Nigo also exalted the brand’s legacy of lively florals, including chintz-like odes to the hibiscus and more abstract poppy motifs on a range of looks, and often worn head-to-toe.
Best known as the founder of A Bathing Ape, and a serial fashion collaborator, Nigo is primarily regarded as a purveyor of streetwear. This confident debut demonstrated impressive range, from handsome plaid blanket coats to natty three-button suits in classic men’s wear checks — and without a sneaker in sight.
The collection also surprised with its homespun charm, from the hickory-striped overalls and denim worker jackets to the demure circle skirts scattered with poppy flowers.
Not to worry: There was also plenty for hype beasts, including a dynamite new tiger emblem that was splashed across the back of terrific varsity jackets and nylon perfectos; plenty of funky headgear, from logo berets to bulbous newsboy caps, and a striped scarf that resembles a cartoon tiger flattened by a steamroller.
Nigo is a walking encyclopedia about the late founder Kenzo Takada, and boasts an archive of original designs from the 1980s numbering in the hundreds. That period cemented his image of Kenzo, and he decided to make that his starting point.

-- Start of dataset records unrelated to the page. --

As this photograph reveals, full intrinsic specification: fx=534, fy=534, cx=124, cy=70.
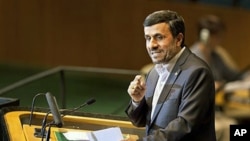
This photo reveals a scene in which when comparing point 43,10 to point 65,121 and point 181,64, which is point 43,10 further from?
point 181,64

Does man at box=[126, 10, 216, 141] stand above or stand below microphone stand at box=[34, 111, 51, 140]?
above

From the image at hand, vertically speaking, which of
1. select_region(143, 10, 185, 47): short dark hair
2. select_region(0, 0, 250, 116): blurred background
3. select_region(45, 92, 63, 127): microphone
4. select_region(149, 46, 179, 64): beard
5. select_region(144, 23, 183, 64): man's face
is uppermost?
select_region(143, 10, 185, 47): short dark hair

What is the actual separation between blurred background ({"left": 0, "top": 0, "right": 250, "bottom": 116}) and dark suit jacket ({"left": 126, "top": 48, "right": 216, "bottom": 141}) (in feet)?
15.1

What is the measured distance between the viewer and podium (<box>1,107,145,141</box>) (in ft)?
9.57

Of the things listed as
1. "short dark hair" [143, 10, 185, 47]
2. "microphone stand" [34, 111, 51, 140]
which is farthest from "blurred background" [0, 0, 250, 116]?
"short dark hair" [143, 10, 185, 47]

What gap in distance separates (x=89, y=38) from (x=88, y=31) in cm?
11

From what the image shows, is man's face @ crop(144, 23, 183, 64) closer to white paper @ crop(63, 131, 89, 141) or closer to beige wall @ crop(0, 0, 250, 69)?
white paper @ crop(63, 131, 89, 141)

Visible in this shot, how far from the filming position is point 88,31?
8.36 m

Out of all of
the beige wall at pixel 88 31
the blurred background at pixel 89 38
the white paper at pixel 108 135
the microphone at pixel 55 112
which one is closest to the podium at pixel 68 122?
the microphone at pixel 55 112

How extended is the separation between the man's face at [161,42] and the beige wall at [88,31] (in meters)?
5.45

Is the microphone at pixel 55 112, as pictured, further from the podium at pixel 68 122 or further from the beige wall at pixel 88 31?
the beige wall at pixel 88 31

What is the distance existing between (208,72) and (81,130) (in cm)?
104

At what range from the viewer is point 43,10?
27.9ft

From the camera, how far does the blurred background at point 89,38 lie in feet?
24.9
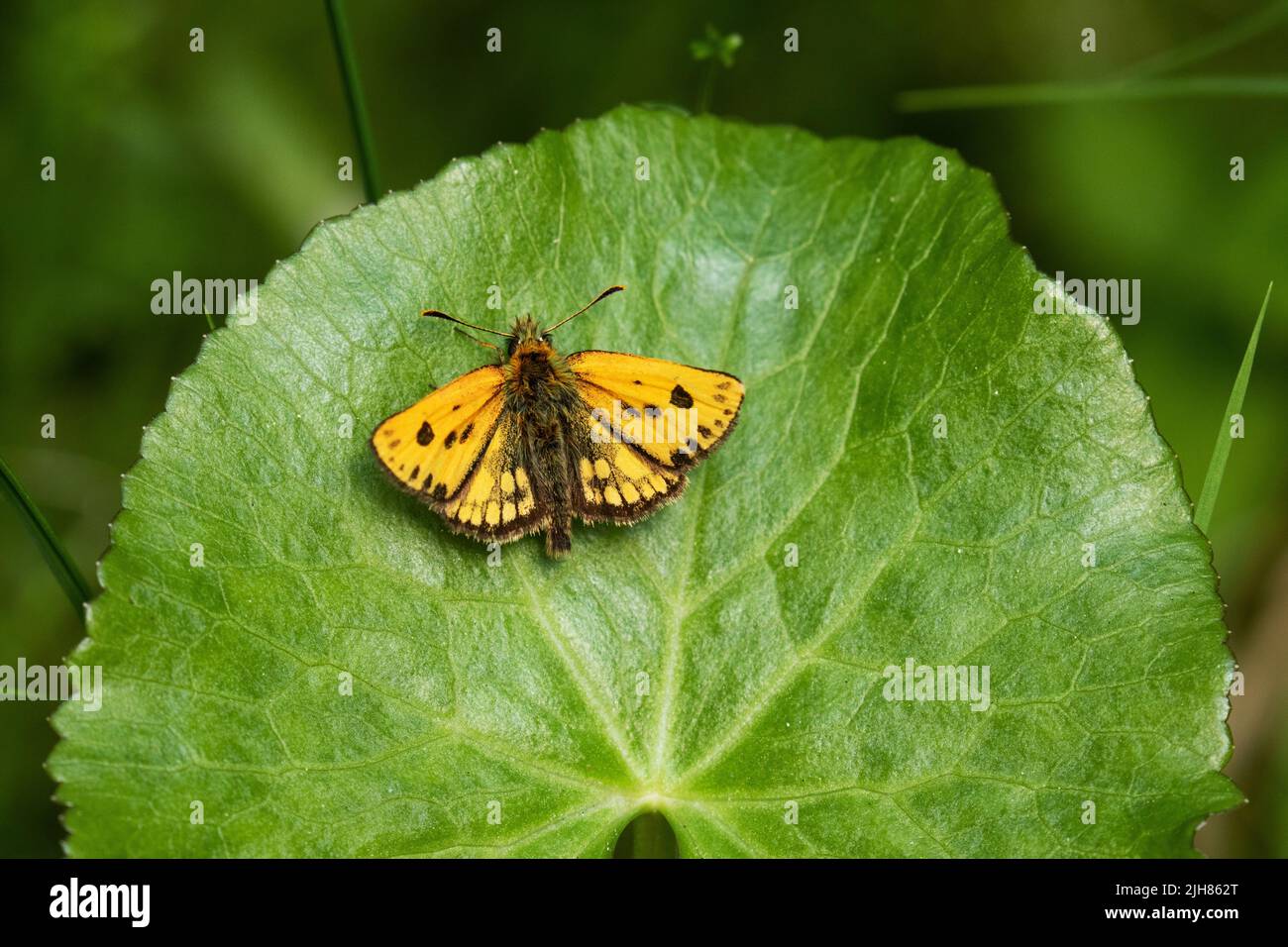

“There’s something about it that feels particularly right for the present moment,” Nigo, 51, said during a preview. “And maybe people from my generation are going to feel somewhat nostalgic, but for young people, there’s so much to discover at Kenzo that will seem incredibly fresh in that inspiration from from the ’80s.”
Back to Pharrell, who skirted questions about his upcoming Tiffany & Co. project and said, “We’re here to celebrate my brother Nigo today. The fact that he was able to take over a Japanese house that’s affiliated with the LVMH group, it’s a beautiful thing.”